Four plays after that, Miller jammed his left knee on a scramble, fumbling the ball as he grabbed his injured leg. But he never missed a down, leading a drive that ran the final 4:10 off the clock for the win.
“I love Braxton,” OSU coach Urban Meyer said quietly. “Braxton's my guy.”
Coaches have a soft spot for guys who can make plays even when the opponents know what's coming.
“He is their offense,” MSU defensive coordinator Pat Narduzzi said. “He's a great quarterback. He had some loose plays. I could probably pick 15 plays where we didn't make a play.”
If Miller can make a defense as good as Michigan State's lunge and flail in desperation, what on earth will he do to Nebraska? The Huskers came into Saturday ranked 86th in rushing defense.
Michigan State found one novel way to slow Miller for a short time. He was pinned to the ground by an unconscious opponent.
MSU safety Isaiah Lewis, aiming to tackle Miller, inadvertently drilled teammate William Gholston helmet to helmet. The 278-pound Gholston landed limply on Miller, leading to a weird delay to untangle bodies and revive Gholston.
In many ways, what Miller does looks like what Kansas State used to do in 1998 with Michael Bishop. Using a knockoff of the old 1950s and 60s single-wing formation got K-State to No. 1 for a time that season, and Bishop to New York as the Heisman Trophy runner-up.
I drew a chuckle from OSU offensive coordinator Tom Herman by facetiously suggesting the Buckeyes drop their charade and just line Miller up as a single-wing tailback, taking direct snaps from center as he often does now.

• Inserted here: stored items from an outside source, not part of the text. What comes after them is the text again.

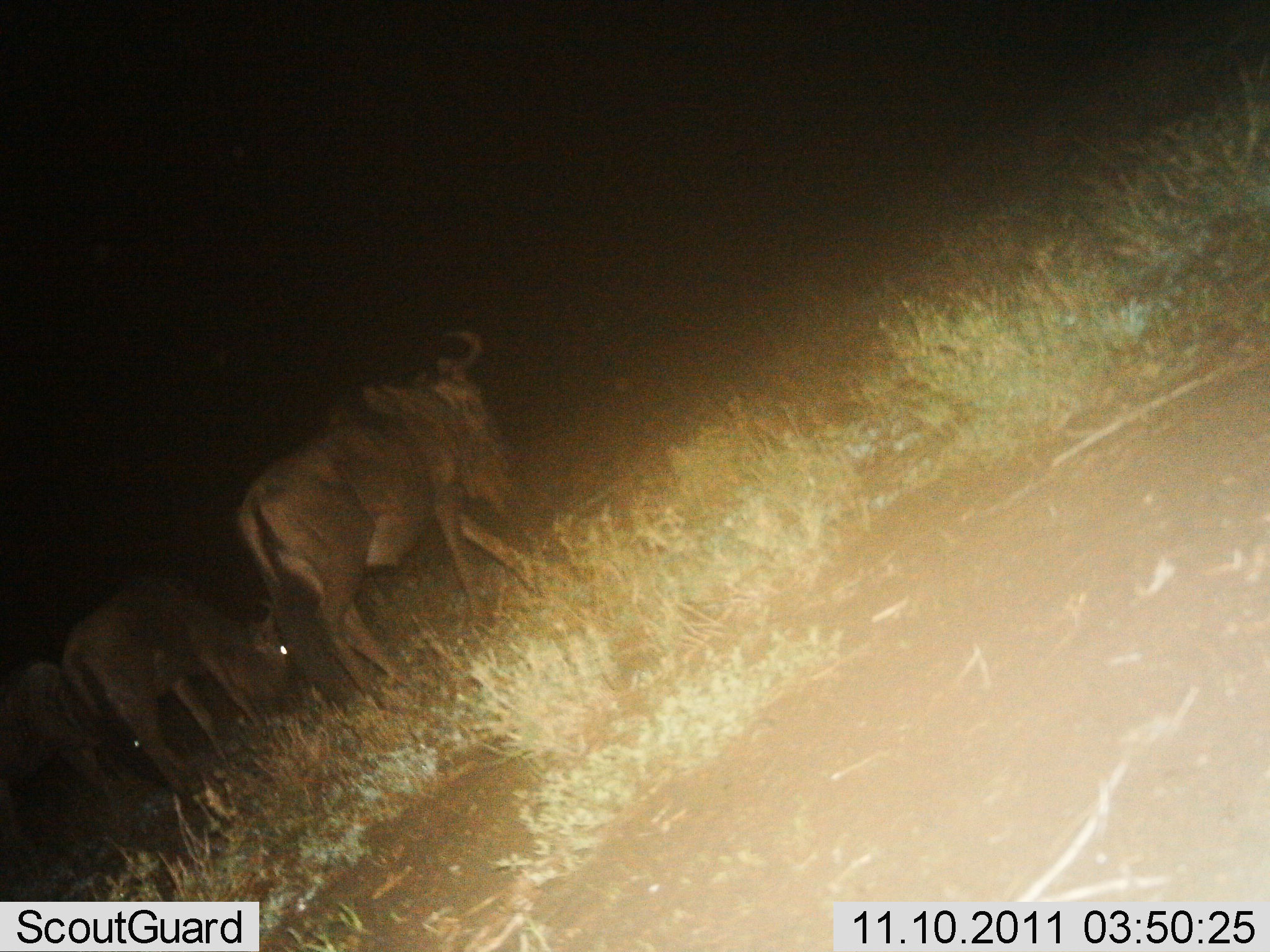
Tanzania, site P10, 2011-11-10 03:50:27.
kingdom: Animalia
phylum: Chordata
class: Mammalia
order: Artiodactyla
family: Bovidae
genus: Connochaetes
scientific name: Connochaetes taurinus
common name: blue wildebeest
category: wildebeest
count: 3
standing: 8%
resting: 0%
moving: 58%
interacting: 0%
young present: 0%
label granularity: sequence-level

Hey, it would give him even more time to figure out which defender to embarrass.
“Braxton would be a pretty good whatever-you-do-with-him,” Herman said. “He'd be a pretty good DB. He'd be a pretty good wideout.

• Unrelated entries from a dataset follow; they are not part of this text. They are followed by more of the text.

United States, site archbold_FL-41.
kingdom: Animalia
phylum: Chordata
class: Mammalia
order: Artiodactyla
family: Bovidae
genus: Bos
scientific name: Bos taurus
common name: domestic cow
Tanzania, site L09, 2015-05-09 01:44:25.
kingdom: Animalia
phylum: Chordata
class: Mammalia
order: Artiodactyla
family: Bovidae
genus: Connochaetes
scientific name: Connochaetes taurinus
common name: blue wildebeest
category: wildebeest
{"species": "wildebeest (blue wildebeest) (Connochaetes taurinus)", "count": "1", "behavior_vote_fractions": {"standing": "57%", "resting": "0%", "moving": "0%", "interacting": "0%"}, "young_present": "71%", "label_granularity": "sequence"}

“But he's a damn good quarterback. I know that, and I wouldn't trade him for the world.”
A year ago, as a true freshman, Miller wasn't quite so revered.
In his second career start, Ohio State lost 10-7 to Michigan State, and Miller was sacked seven times. Herman, new to the staff this season, was shocked when he viewed that film.
“He was a total deer in headlights,” Herman said. “He was 195 pounds and didn't know much about what he was doing. But to learn the offense and perform it as well as he has now is really a testament to him.”
Miller isn't near the interview that he is a player. His best line Saturday: “It was a fun game. It was a good team game, and we fought through it.”
His short interview left the sportswriters more time to ponder who is left on Ohio State's schedule to stop a perfect season.
Nebraska this week? Not looking likely. At Wisconsin on Nov. 17? Maybe. Michigan at home Nov. 24? The rivalry games are always intriguing.
Ohio State can't play in a bowl game or the Big Ten championship game because of NCAA sanctions. But the Buckeyes at 12-0 would attract heavy attention in the Associated Press poll as a contender for that organization's mythical national title.
The other certainty from that scenario: Miller will have made it happen.